A collaboration between Raleigh-Durham International Airport and SAS has led to the development of significantly improved passenger forecast models. Airport leaders are seeking alternative solutions because industry forecasts have become increasingly unreliable due to the unprecedented impact of the global health pandemic on air travel. Traditional forecasting methods accurately predicted passenger volume within a few points of actual traffic, but they have become varied and inconsistent amid the global health crisis.
“Airports cannot succeed without accurate projections about how many passengers will board a flight tomorrow or a year from now,” said Michael Landguth, president & CEO of the Raleigh-Durham Airport Authority. “RDU’s collaboration with SAS allows the airport to develop more precise forecasts that drive important business and planning decisions. We value this local partnership and are fortunate SAS offered to consult with the airport during this challenging period for the aviation industry.”

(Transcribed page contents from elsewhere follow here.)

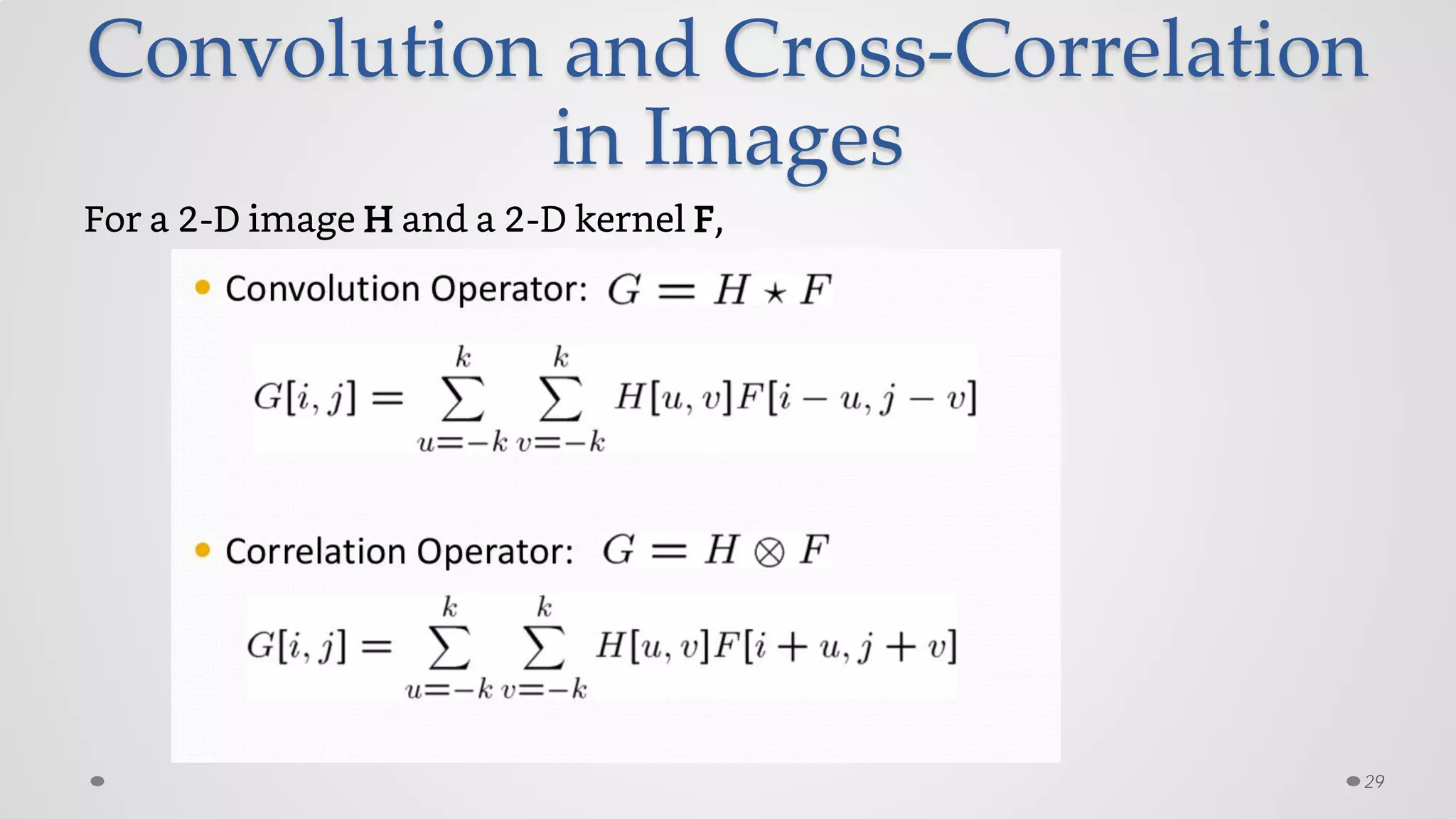 Convolution and Cross-Correlation in Images

For a 2-D image **H** and a 2-D kernel **F**,

• Convolution Operator: $G = H \star F$

$G[i,j] = \sum_{u=-k}^{k} \sum_{v=-k}^{k} H[u,v]F[i-u,j-v]$

• Correlation Operator: $G = H \otimes F$

$G[i,j] = \sum_{u=-k}^{k} \sum_{v=-k}^{k} H[u,v]F[i+u,j+v]$

29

SAS, based in Cary, is one of the world’s premier analytics and forecasting companies. As a commitment to supporting the region in the wake of the COVID-19 crisis, the company’s analytics experts took on the task of evaluating RDU’s forecasting approach.
“As the pandemic continues, ongoing uncertainly has exposed current forecasting models’ limitations and the need for new approaches,” said Anthony Mancuso, Director of the Global Risk Advisory Consulting at SAS. “By applying the same methodologies that are helping our financial services customers weather the pandemic, SAS advised RDU on how to revise air traffic projections that tighten model confidence and better predict passenger volumes in the weeks and months ahead.”
SAS’ contributions to RDU’s efforts were felt immediately and continue to be a critical component in developing passenger forecast models during the COVID-19 pandemic. SAS’ analytics team developed an approach the airport could not have produced on its own or through working solely with airport consultants. The model developed in collaboration with SAS has predicted October passenger traffic within two points of expected traffic based on TSA screened passenger data. This tremendous success in forecasting during a period of heavy uncertainty would not have been possible without the expertise of the team at SAS.